Tiga Khasanah Warisan Nabi Akhir Zaman

Rasulullah shalallallahu ‘alaihi wasallam Muhammad bin ‘Abdillah sang khaatamil anbiyaa wal mursalin, adalah harta karun peradaban yang tak ternilai. Seorang Nabi akhir zaman yang tak pernah lekang oleh waktu dan tak akan mengenal kata punah sepanjang sejarah.

Tiga warisan utama Nabi, mencakup di dalamnya persoalan; ‘aqidah, syari’ah, mu’amalah dan akhlaq/tazkiyatun nafs, yang tersemat pada wajah dan wijhah (pandangan)nya menjadi sinar yang tak pernah padam menyinari bumi.

Apabila dicermati dengan seksama, warisan yang dimaksud mencakup beberapa hal:

Pertama, warisan berupa pedoman [manhajan, minhaajan]; yaitu tatanan, aturan, atau sistem yang dijalankan oleh Rasulullah shalallahu  ‘alaihi wasallam. Dengan merujuk al-Qur’an [QS. Al-Maidah/5 : 48] dan as-Sunnah [hadits tentang dua perkara yang ditinggalkan Nabi] sebagai rujukan utamanya,  maka sumber  utama ini melahirkan sumber hukum [syari’ah], pandangan hukum [fiqih] dan aturan hukum [qaanuun] di samping masalah keyakinan [teologis, ‘aqidah].

Kedua,  warisan berupa semangat [juhuudan]; yaitu kesungguhan dalam memberikan bimbingan dan ajaran, menjaga dan mengawal agama, serta ketundukkan dan kepasrahan kepada Rabb-nya.

Amaliah kesungguhan dalam membela agama disebut jihad, sedangkan amaliah kesungguhan dalam mencurahkan segenap kemampuan intelektual disebut ijtihad. Adapun amaliah kesungguhan dalam munajat dan penyerahan atas kekurangan diri dan pengagungan Dzat yang serba Maha disebut mujaahadah. Upaya maksimal dalam menunjukkan kesungguhan dalam segala hal ini, Allah Subhanahu Wata’ala isyaratkan dalam kalamNya:  “Dan bersungguh-sungguhlah kamu [di jalan Alloh] dengan sebenar-benarnya …”  (QS. Al-Hajj/22 : 78).

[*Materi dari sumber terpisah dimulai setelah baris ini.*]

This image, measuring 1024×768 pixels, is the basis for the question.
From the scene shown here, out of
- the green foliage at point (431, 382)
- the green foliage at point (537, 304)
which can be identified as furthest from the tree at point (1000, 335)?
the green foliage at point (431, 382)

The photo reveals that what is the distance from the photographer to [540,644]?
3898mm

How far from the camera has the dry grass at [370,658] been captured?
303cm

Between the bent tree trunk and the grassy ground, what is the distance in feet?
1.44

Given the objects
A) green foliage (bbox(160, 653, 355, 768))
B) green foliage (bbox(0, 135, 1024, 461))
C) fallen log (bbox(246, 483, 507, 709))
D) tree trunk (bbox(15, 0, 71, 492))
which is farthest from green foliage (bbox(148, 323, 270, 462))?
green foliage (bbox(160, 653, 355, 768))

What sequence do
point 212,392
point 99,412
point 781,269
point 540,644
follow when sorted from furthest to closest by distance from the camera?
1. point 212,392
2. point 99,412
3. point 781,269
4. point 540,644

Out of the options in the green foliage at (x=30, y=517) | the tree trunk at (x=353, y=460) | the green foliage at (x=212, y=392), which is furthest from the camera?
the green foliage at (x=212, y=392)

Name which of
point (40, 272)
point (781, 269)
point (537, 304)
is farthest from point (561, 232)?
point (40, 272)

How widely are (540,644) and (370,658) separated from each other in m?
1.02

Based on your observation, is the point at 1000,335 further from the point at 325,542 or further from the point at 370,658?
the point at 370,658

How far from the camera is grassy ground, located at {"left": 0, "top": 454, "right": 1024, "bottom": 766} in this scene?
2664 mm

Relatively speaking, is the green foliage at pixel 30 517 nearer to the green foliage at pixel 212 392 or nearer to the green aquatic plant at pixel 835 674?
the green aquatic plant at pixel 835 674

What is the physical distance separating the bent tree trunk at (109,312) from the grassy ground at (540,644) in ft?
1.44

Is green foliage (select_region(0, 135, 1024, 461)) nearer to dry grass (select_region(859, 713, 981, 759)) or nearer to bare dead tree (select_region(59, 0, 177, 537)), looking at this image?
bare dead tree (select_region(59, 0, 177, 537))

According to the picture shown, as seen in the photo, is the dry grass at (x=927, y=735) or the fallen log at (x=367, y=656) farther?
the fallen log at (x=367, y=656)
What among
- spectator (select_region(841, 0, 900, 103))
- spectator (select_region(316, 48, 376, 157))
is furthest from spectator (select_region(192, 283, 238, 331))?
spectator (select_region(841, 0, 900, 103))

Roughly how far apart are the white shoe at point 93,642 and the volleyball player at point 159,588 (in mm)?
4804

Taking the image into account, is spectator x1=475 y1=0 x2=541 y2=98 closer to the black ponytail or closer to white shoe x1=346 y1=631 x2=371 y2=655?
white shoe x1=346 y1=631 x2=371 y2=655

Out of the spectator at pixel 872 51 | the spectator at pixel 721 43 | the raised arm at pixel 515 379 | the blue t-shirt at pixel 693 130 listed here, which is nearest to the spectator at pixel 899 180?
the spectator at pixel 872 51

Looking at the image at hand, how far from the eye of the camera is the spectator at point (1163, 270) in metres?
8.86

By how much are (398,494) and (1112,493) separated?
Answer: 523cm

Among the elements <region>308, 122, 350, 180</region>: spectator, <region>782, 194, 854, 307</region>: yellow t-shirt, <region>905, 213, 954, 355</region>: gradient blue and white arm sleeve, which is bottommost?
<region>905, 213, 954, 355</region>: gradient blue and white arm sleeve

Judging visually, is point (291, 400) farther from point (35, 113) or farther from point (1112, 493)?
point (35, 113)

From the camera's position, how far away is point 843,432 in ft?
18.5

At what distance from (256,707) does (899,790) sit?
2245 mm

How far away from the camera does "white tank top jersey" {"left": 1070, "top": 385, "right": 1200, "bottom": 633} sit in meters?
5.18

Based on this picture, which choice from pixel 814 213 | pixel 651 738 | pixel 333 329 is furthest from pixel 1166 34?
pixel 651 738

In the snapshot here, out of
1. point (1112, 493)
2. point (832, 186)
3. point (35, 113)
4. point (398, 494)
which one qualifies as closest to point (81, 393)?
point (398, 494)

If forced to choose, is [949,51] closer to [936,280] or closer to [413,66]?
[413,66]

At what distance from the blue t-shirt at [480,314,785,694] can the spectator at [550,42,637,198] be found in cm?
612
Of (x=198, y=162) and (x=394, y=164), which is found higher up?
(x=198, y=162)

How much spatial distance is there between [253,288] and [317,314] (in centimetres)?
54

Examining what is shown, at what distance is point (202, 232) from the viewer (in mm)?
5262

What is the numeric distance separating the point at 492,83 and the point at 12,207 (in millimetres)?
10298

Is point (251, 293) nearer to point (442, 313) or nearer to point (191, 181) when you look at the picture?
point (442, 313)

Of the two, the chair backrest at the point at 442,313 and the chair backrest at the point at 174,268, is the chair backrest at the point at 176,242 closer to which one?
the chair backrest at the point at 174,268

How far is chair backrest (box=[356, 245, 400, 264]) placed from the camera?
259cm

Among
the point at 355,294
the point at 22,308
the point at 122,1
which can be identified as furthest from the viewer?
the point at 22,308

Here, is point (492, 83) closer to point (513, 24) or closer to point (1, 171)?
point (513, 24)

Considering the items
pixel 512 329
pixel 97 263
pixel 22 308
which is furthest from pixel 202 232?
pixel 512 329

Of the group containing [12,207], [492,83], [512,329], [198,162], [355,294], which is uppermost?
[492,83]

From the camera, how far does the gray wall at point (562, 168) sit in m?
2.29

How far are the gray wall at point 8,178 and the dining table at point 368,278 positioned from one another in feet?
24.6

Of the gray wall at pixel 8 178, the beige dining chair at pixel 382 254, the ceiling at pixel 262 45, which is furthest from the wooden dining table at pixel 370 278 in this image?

Ketiga, warisan berupa keteladanan [uswatan, qudwatan]; yaitu perilaku, adab dan cerminan kehidupan ideal yang meliputi: keagamaan yang bersifat ritual [ibadah mahdhah] dan para ulama menyebutnya dengan qurbah, yakni ibadah yang bernuansa taqarrub langsung seperti halnya thaharoh, shalat, zakat, shaum, hajji dan lain-lain.

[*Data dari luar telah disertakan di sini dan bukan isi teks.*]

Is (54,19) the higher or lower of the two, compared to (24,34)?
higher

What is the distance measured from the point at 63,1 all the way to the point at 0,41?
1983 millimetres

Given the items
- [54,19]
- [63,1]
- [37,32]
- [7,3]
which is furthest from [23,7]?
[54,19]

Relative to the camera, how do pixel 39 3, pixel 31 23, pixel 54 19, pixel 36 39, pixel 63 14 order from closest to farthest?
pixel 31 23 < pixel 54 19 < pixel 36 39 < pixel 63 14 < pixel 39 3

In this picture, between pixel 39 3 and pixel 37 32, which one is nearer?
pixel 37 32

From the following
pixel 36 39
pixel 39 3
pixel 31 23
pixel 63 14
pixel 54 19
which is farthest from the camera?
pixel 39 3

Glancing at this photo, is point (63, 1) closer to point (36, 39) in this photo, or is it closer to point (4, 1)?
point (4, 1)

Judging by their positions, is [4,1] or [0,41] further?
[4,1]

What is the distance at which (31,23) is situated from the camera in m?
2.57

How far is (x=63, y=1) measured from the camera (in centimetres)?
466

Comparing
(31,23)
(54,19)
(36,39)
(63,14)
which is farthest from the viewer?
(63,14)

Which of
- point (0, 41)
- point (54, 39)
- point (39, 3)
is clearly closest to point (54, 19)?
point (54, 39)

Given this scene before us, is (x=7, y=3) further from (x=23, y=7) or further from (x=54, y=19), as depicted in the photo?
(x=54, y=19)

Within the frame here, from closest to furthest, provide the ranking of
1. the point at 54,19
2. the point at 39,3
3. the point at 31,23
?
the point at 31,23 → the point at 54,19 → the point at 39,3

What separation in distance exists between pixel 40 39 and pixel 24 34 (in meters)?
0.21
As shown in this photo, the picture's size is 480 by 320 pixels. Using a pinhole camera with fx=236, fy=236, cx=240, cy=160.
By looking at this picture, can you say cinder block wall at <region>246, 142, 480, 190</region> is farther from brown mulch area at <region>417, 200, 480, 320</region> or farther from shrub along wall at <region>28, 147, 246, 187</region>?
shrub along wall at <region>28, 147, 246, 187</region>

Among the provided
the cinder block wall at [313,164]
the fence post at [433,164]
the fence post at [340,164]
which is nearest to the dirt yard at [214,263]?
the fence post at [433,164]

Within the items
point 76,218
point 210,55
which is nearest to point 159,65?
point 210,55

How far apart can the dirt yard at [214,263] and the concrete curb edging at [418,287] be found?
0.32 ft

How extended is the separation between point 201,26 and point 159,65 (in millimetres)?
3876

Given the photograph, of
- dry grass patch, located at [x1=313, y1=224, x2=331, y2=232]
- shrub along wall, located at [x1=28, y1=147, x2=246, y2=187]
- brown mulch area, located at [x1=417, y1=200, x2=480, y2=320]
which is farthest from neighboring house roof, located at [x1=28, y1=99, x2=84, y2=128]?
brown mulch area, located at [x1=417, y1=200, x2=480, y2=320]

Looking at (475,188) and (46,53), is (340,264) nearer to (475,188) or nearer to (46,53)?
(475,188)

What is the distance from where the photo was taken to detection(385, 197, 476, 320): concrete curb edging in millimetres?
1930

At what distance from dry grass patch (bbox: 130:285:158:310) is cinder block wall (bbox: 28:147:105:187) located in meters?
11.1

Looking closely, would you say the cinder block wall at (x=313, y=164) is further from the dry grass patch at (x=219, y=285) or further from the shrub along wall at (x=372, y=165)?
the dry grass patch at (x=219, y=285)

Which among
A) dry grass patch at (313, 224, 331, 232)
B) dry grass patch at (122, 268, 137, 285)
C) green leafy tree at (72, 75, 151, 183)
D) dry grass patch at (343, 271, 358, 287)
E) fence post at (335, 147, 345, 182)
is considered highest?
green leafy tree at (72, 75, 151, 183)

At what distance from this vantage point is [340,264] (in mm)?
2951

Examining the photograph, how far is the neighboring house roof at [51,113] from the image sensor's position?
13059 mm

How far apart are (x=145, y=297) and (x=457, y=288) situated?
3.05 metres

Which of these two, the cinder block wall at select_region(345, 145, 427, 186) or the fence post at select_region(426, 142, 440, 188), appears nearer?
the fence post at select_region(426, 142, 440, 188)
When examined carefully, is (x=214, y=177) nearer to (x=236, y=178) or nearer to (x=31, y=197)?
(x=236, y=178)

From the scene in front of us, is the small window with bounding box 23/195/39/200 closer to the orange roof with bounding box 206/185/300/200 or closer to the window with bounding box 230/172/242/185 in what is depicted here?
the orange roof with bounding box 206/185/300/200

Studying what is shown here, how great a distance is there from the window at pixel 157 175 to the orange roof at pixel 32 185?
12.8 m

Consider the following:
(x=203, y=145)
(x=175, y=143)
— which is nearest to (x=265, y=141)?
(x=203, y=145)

Sedangkan yang bersifat fungsional [ghair mahdhah], para ulama menyebutnya dengan tha’ah/taat, yakni kepatuhan terhadap segala yang dicintai oleh Nabi. Apabila dilakukan merupakan keutamaan dan berpahala dan apabila tidak  dilakukan, maka hilang keutamaan dan tidak mendapatkan pahala, seperti halnya makan, minum, berpakaian dan lain-lain. Adapun hal-hal yang manusiawi dan terjadi pada diri Nabi, para ulama menyebutnya dengan jibiliyyah, seperti halnya rasa sedih, rasa senang, bahagia, lapar, cemburu dan lain-lain. Allah jalla wa ‘alaa berfirman:

لَّقَدۡ كَانَ لَكُمۡ فِى رَسُولِ ٱللَّهِ أُسۡوَةٌ حَسَنَةٌ۬ لِّمَن كَانَ يَرۡجُواْ ٱللَّهَ وَٱلۡيَوۡمَ ٱلۡأَخِرَ وَذَكَرَ ٱللَّهَ كَثِيرً۬ا (٢١)

“Sungguh ada bagi kalian pada peribadi Rasulullah itu suri tauladan yang baik …” (QS. Al-Ahzaab/33 : 21)

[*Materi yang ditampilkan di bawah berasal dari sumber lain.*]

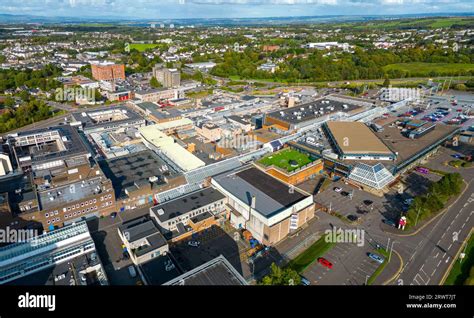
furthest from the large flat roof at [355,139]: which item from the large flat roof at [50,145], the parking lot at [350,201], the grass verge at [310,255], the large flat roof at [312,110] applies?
the large flat roof at [50,145]

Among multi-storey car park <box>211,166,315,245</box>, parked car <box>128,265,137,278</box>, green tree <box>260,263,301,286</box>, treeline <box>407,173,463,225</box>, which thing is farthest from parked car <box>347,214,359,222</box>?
parked car <box>128,265,137,278</box>

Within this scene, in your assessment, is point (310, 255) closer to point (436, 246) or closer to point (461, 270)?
point (436, 246)

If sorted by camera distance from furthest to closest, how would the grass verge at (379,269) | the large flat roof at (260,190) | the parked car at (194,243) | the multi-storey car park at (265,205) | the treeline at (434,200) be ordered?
the treeline at (434,200)
the large flat roof at (260,190)
the multi-storey car park at (265,205)
the parked car at (194,243)
the grass verge at (379,269)

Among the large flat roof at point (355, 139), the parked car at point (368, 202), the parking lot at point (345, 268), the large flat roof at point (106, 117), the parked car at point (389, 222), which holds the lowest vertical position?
the parking lot at point (345, 268)

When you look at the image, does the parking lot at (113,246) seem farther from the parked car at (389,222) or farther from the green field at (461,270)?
the green field at (461,270)

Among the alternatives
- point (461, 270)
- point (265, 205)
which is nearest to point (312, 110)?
point (265, 205)

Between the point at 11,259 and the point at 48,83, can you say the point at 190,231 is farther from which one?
the point at 48,83

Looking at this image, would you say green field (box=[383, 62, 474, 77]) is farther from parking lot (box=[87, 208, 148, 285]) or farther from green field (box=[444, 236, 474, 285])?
parking lot (box=[87, 208, 148, 285])
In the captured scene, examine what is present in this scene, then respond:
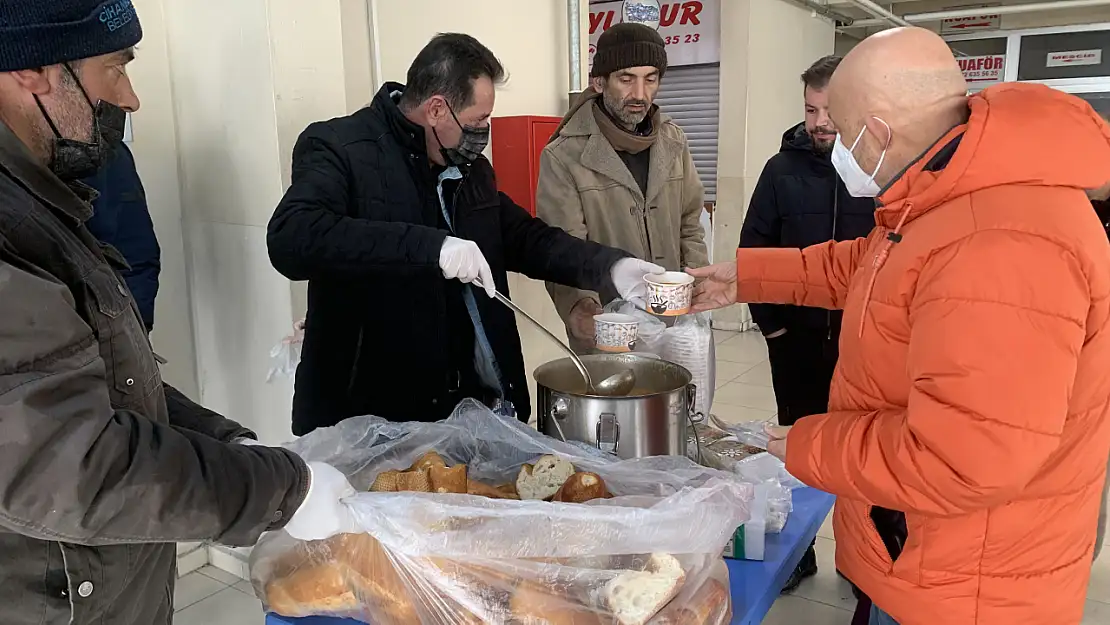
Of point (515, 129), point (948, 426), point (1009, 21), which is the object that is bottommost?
point (948, 426)

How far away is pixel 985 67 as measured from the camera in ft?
23.5

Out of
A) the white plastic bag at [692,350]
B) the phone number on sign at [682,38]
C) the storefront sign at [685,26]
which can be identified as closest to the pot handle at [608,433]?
the white plastic bag at [692,350]

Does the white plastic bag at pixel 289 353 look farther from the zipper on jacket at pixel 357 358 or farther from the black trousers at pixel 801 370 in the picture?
the black trousers at pixel 801 370

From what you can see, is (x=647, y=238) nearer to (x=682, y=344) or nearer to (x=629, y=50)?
(x=629, y=50)

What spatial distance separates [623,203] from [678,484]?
1353 mm

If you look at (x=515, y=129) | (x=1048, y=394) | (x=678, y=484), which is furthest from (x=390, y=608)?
(x=515, y=129)

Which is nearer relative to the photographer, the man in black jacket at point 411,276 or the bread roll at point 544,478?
the bread roll at point 544,478

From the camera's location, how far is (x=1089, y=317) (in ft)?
3.52

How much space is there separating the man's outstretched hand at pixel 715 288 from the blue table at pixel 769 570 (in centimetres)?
50

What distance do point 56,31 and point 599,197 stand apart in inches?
65.5

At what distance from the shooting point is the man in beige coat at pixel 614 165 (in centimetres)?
239

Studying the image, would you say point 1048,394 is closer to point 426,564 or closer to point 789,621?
point 426,564

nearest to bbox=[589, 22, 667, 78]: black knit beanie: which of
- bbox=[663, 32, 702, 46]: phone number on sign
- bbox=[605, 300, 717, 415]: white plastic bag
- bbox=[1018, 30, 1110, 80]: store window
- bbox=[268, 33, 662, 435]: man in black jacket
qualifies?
bbox=[268, 33, 662, 435]: man in black jacket

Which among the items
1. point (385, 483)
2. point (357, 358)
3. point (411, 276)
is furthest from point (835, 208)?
point (385, 483)
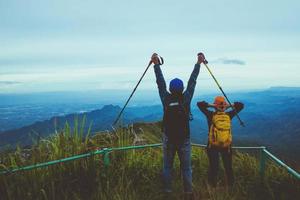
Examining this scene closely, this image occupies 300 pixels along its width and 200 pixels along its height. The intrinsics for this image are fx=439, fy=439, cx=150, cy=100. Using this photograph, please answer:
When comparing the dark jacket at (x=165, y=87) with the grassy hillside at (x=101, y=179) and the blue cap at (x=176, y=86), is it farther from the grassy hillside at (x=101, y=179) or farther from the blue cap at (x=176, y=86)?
the grassy hillside at (x=101, y=179)

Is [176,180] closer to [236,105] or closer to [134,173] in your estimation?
[134,173]

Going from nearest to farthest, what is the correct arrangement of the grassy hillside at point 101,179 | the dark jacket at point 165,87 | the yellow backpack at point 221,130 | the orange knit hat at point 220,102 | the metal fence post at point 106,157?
1. the grassy hillside at point 101,179
2. the dark jacket at point 165,87
3. the metal fence post at point 106,157
4. the yellow backpack at point 221,130
5. the orange knit hat at point 220,102

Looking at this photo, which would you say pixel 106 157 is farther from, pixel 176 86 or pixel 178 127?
pixel 176 86

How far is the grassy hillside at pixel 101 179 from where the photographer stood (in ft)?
23.3

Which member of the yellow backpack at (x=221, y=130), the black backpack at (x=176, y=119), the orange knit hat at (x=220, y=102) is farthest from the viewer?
the orange knit hat at (x=220, y=102)

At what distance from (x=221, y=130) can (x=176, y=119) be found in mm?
1392

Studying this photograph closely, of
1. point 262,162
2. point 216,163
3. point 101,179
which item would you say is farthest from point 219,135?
point 101,179

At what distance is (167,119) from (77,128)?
1905mm

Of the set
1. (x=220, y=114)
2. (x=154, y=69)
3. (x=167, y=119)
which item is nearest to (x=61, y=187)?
(x=167, y=119)

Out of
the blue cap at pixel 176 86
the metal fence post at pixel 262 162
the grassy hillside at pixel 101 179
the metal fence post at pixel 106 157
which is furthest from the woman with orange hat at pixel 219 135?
the metal fence post at pixel 106 157

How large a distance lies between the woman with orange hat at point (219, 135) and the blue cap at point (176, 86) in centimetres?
131

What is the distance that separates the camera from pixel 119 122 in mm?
9883

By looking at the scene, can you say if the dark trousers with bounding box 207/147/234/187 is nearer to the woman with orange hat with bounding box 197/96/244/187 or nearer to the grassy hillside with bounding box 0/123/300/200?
the woman with orange hat with bounding box 197/96/244/187

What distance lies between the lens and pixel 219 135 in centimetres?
843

Semua itu menunjukkan, bahwa Nabi akhir zaman mewariskan pada ummatnya khazanah yang sangat melimpah.

Dari khazanah inilah lahir peradaban [hadhaarah] dan kebudayaan [tsaqaafah], yang apabila keduanya tidak dibimbing dengan risaalah Ilaahiyah, maka yang terjadi adalah petaka kehancuran.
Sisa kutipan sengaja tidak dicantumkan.